* WHAT TO PRODUCE
From the entries below, gather each line containing the word "Tags".

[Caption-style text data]
———

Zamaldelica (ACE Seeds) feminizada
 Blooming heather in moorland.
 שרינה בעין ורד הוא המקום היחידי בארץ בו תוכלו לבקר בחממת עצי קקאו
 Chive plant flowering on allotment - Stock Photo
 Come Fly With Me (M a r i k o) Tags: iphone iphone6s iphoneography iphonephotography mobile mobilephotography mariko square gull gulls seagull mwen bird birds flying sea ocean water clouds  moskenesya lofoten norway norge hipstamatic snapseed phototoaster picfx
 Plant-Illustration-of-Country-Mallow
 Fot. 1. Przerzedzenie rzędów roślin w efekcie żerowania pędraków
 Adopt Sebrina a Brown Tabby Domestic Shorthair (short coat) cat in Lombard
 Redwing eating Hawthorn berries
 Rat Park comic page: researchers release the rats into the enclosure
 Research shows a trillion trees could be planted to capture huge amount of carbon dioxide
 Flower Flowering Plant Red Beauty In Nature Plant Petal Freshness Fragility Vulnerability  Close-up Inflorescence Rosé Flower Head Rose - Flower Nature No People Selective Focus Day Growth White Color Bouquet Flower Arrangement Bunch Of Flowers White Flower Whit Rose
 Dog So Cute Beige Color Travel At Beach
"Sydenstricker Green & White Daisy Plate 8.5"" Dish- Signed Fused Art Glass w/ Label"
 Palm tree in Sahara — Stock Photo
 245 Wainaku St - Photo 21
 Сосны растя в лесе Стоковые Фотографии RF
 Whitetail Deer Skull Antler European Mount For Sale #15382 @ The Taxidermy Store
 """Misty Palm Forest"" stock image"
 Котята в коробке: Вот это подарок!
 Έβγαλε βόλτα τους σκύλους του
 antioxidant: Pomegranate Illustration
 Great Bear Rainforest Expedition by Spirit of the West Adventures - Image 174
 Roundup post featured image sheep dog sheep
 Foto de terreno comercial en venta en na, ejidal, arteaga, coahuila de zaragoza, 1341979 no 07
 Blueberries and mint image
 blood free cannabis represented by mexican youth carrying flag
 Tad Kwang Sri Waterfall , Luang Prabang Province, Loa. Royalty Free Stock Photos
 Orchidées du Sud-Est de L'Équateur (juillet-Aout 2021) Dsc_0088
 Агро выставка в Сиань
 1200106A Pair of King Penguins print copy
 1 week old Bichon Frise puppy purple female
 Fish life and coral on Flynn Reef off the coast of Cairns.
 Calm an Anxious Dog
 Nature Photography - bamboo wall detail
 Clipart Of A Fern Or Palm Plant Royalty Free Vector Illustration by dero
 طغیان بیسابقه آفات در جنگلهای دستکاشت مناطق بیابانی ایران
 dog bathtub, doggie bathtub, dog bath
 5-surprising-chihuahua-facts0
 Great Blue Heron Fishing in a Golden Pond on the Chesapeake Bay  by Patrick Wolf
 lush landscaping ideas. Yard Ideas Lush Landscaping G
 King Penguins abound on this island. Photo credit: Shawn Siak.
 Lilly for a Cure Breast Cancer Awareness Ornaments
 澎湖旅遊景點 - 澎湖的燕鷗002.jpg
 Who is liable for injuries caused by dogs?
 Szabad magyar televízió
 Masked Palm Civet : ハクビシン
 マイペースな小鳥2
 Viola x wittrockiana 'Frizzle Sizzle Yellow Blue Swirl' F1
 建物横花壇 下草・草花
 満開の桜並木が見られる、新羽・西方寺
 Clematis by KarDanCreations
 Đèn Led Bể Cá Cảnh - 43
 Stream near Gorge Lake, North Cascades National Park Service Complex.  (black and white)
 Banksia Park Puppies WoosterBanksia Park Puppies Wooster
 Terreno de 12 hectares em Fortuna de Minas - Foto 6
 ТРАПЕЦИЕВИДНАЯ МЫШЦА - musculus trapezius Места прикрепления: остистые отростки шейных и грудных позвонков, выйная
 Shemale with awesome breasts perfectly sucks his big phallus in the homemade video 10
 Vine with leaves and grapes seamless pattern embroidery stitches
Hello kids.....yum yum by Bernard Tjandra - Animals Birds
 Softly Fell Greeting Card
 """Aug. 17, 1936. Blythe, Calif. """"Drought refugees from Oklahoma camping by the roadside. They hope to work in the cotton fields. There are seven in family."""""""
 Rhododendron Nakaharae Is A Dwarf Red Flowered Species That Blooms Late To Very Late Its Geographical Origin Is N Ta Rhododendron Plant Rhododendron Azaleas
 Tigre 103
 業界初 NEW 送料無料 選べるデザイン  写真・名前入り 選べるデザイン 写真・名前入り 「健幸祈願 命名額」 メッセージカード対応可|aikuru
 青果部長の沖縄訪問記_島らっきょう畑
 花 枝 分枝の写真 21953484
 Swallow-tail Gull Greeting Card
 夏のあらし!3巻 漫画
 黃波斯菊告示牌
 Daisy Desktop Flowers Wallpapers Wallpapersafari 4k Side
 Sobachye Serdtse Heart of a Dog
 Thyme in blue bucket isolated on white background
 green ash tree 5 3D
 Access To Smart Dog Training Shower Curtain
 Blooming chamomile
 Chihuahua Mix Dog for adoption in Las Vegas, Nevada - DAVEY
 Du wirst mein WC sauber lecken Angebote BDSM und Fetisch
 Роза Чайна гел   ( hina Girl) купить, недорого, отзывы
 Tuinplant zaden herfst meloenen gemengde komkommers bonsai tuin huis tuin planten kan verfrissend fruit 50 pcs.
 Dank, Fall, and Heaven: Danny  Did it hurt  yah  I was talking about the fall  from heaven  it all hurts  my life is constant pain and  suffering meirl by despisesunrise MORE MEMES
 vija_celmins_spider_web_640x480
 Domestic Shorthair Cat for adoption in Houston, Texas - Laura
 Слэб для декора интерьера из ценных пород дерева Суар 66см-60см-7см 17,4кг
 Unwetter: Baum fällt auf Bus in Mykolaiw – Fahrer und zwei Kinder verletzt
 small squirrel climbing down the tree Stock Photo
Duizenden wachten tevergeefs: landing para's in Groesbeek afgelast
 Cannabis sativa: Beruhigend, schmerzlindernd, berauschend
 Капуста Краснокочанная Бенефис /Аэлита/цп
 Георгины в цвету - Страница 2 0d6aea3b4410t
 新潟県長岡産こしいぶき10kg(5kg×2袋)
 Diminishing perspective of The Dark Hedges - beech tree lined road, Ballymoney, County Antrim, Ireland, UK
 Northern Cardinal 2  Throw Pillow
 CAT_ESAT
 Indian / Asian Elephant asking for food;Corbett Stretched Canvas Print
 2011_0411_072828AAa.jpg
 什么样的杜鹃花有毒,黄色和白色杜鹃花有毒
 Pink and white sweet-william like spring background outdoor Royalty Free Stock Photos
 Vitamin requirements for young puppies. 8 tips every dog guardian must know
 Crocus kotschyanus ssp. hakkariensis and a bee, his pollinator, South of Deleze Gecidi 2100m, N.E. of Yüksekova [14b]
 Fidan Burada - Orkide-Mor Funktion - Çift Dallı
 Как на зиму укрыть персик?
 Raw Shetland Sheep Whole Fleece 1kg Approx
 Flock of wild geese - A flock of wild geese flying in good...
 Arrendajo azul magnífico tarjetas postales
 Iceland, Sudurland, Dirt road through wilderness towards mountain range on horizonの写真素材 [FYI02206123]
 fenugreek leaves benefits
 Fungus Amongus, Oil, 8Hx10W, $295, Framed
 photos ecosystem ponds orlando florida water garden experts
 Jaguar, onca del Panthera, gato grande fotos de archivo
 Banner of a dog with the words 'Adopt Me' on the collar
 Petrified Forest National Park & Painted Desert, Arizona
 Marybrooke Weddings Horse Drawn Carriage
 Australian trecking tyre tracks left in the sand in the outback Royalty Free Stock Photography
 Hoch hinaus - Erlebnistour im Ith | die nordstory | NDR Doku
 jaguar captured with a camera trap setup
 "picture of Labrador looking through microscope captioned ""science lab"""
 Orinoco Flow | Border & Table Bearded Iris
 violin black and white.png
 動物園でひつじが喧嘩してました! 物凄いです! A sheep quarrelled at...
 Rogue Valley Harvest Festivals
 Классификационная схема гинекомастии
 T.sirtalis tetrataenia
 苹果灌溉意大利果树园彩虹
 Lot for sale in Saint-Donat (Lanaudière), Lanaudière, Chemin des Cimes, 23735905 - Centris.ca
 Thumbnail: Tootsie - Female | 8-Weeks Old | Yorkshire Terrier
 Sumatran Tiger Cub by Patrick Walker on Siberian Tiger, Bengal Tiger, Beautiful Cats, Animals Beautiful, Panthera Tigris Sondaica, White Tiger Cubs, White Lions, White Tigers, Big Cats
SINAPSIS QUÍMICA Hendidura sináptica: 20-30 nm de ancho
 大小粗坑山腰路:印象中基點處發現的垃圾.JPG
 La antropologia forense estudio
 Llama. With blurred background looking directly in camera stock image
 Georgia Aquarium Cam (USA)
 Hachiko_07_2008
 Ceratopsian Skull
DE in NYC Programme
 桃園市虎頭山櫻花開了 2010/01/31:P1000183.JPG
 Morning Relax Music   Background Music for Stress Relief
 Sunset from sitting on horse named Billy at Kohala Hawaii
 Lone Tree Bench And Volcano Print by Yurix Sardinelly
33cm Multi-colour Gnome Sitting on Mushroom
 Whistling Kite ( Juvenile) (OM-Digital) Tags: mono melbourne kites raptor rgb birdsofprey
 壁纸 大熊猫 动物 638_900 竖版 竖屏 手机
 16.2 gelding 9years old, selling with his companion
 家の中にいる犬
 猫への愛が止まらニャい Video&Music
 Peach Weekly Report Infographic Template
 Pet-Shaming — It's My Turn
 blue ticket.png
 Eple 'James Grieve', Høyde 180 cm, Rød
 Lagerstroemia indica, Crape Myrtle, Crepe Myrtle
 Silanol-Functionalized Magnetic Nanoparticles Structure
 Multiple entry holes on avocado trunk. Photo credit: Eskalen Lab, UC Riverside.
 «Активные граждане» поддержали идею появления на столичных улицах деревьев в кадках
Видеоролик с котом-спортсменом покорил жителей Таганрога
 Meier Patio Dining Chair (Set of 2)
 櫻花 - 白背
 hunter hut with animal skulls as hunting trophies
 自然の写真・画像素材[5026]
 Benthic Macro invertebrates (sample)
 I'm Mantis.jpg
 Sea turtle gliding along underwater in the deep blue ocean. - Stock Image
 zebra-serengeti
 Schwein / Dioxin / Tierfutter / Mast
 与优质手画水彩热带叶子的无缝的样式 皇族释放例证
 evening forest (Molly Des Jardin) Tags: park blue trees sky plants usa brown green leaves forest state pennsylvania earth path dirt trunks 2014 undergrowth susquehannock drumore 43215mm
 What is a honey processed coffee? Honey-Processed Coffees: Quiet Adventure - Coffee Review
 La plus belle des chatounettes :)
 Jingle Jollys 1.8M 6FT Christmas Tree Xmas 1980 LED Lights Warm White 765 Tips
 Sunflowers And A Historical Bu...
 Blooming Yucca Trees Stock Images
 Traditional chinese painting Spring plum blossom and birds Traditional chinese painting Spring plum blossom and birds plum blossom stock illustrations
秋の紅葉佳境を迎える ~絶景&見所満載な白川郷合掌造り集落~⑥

———

* TASK OUTPUT
 Come Fly With Me (M a r i k o) Tags: iphone iphone6s iphoneography iphonephotography mobile mobilephotography mariko square gull gulls seagull mwen bird birds flying sea ocean water clouds  moskenesya lofoten norway norge hipstamatic snapseed phototoaster picfx
 Whistling Kite ( Juvenile) (OM-Digital) Tags: mono melbourne kites raptor rgb birdsofprey
 evening forest (Molly Des Jardin) Tags: park blue trees sky plants usa brown green leaves forest state pennsylvania earth path dirt trunks 2014 undergrowth susquehannock drumore 43215mm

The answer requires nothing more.